> **Task instructions**:
Output as a numbered list, skipping blank lines, the lines of the data starting at the line that contains "At what range" and ending at the last line of the data, both included.

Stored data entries
────

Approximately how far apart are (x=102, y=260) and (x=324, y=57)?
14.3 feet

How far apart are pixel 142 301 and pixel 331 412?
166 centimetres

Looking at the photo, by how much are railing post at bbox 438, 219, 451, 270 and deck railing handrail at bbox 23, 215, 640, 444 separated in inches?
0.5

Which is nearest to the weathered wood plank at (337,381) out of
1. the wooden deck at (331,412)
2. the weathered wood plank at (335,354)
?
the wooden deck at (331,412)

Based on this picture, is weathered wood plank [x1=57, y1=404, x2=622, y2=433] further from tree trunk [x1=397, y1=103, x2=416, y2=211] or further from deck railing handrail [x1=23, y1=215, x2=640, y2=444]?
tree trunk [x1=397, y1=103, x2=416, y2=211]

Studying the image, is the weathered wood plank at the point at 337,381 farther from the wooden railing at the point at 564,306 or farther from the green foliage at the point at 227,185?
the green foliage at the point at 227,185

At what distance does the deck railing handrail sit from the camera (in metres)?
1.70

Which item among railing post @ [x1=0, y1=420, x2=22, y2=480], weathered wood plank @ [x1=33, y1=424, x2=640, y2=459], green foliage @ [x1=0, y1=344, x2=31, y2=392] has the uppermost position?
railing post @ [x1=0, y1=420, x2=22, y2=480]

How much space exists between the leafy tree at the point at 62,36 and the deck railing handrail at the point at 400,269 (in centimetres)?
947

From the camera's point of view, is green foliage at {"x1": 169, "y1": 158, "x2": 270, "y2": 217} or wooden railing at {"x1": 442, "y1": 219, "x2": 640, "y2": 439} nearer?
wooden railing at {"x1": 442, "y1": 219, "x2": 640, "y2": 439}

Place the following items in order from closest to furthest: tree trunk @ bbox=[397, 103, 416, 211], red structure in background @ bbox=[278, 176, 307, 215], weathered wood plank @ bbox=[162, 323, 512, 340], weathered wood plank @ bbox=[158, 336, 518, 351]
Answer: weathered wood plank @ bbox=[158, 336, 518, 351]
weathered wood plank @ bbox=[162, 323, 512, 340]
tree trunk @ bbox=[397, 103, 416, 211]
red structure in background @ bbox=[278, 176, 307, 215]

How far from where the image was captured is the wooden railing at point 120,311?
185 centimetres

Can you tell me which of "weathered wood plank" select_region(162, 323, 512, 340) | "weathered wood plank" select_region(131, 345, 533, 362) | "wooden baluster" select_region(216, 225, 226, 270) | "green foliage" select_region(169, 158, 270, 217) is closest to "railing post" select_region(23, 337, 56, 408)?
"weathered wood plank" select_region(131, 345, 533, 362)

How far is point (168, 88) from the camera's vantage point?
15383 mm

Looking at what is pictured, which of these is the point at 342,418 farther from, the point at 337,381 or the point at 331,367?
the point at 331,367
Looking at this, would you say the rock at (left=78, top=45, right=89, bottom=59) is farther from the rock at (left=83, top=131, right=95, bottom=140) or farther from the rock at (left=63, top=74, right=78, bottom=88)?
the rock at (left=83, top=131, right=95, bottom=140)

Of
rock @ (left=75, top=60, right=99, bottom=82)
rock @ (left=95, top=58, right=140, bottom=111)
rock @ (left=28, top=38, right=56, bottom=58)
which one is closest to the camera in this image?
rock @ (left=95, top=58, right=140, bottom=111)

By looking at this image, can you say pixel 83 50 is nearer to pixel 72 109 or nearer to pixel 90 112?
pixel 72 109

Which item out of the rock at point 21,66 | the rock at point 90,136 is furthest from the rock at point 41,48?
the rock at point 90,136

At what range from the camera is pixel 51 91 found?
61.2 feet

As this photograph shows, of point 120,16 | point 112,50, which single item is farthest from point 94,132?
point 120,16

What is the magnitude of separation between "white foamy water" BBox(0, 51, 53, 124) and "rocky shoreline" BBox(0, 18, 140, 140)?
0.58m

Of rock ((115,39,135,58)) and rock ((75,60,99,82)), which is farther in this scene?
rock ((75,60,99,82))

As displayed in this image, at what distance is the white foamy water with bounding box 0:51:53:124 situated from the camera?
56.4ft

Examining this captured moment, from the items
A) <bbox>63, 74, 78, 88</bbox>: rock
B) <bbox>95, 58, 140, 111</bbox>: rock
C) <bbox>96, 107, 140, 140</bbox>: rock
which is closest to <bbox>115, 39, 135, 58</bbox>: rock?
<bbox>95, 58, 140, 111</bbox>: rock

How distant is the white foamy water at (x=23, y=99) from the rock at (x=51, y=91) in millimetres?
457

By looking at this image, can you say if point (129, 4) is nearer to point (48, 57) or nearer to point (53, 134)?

────

> **Solved problem**:
1. At what range from the camera is pixel 51 91 found?
2. 61.2 feet
3. As this photograph shows, of point 120,16 | point 112,50, which single item is farthest from point 94,132?
4. point 120,16
5. What is the magnitude of separation between "white foamy water" BBox(0, 51, 53, 124) and "rocky shoreline" BBox(0, 18, 140, 140)?
6. 0.58m
7. Of rock ((115,39,135,58)) and rock ((75,60,99,82)), which is farther in this scene?
8. rock ((75,60,99,82))
9. As displayed in this image, at what distance is the white foamy water with bounding box 0:51:53:124 situated from the camera?
10. 56.4ft
11. Examining this captured moment, from the items
12. A) <bbox>63, 74, 78, 88</bbox>: rock
13. B) <bbox>95, 58, 140, 111</bbox>: rock
14. C) <bbox>96, 107, 140, 140</bbox>: rock
15. which is closest to <bbox>115, 39, 135, 58</bbox>: rock?
16. <bbox>95, 58, 140, 111</bbox>: rock
17. How distant is the white foamy water at (x=23, y=99) from the rock at (x=51, y=91) in millimetres?
18. 457
19. By looking at this image, can you say if point (129, 4) is nearer to point (48, 57) or nearer to point (53, 134)?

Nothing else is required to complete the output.